Frequently Asked Questions

What is me/cfs?

Myalgic encephalomyelitis (ME) or myalgic encephalomyelitis/chronic fatigue syndrome (ME/CFS), is a complex chronic disease that presents with symptoms in multiple body systems. The World Health Organization classifies ME/CFS as a neurological disease.

HOW MANY PEOPLE ARE AFFECTED?

An estimated 15-30 million people live with the disease worldwide. Because ME/CFS is an invisible illness, very few resources have been allocated for research and treatment, despite the disease’s prevalence. It’s is a relapsing and remitting disease, with symptoms fluctuating over weeks, months and even years.

WHAT CAUSES ME/CFS?

ME/CFS is a common consequence of viruses, with 10-12 percent of those with an infection going on to develop the disease.

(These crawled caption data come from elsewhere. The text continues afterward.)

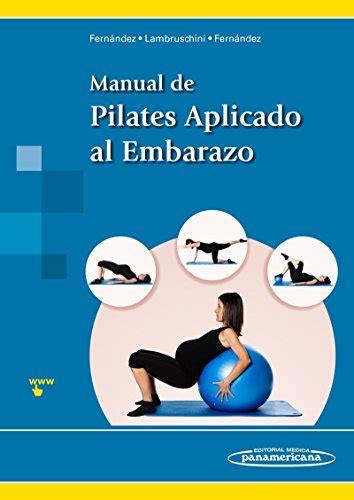 8498359023 Manual De Pilates Aplicado Al Embarazo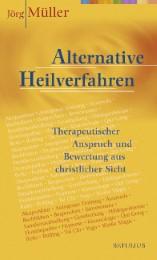 Alternative Heilverfahren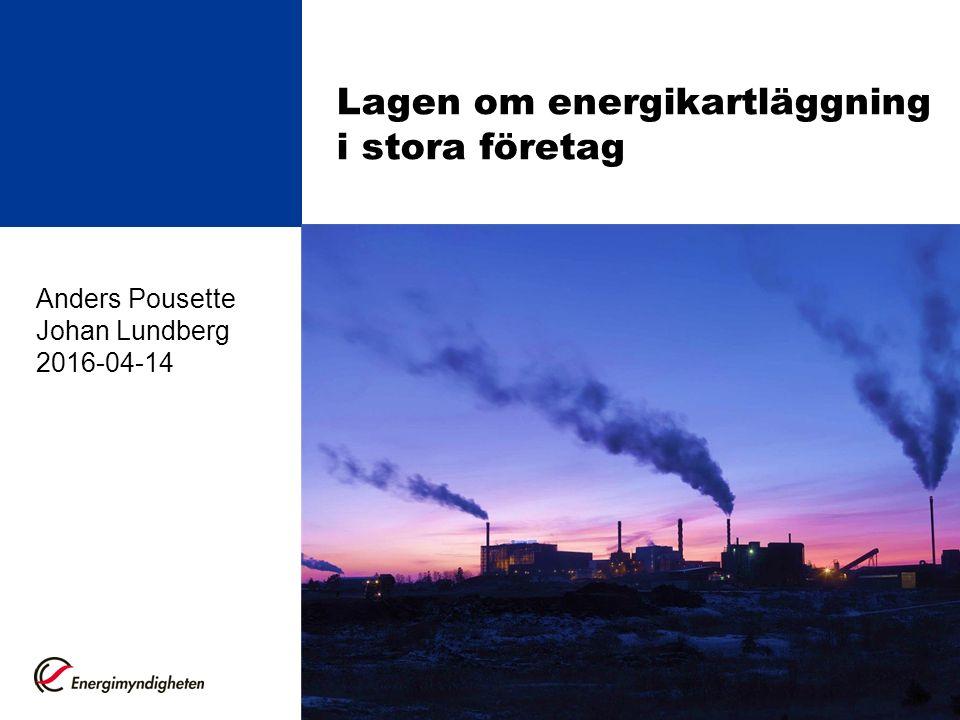 Lagen om energikartläggning i stora företag Anders Pousette Johan Lundberg 2016-04-14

What are the symptoms of ME/CFS?

Symptoms of ME/CFS include cognitive impairment, severe fatigue, unrefreshing sleep, constant low-grade fevers, a worsening of symptoms after minor exertion, swollen lymph glands, insomnia and unusual cardiac patterns, among other symptoms.

What is it like to live with ME/CFS?

People with ME/CFS experience a substantial loss of physical and/or cognitive function. The average person with ME/CFS scores as more disabled on quality of life surveys than those with multiple sclerosis, stroke, diabetes, renal failure, lung disease, heart failure, and cancer.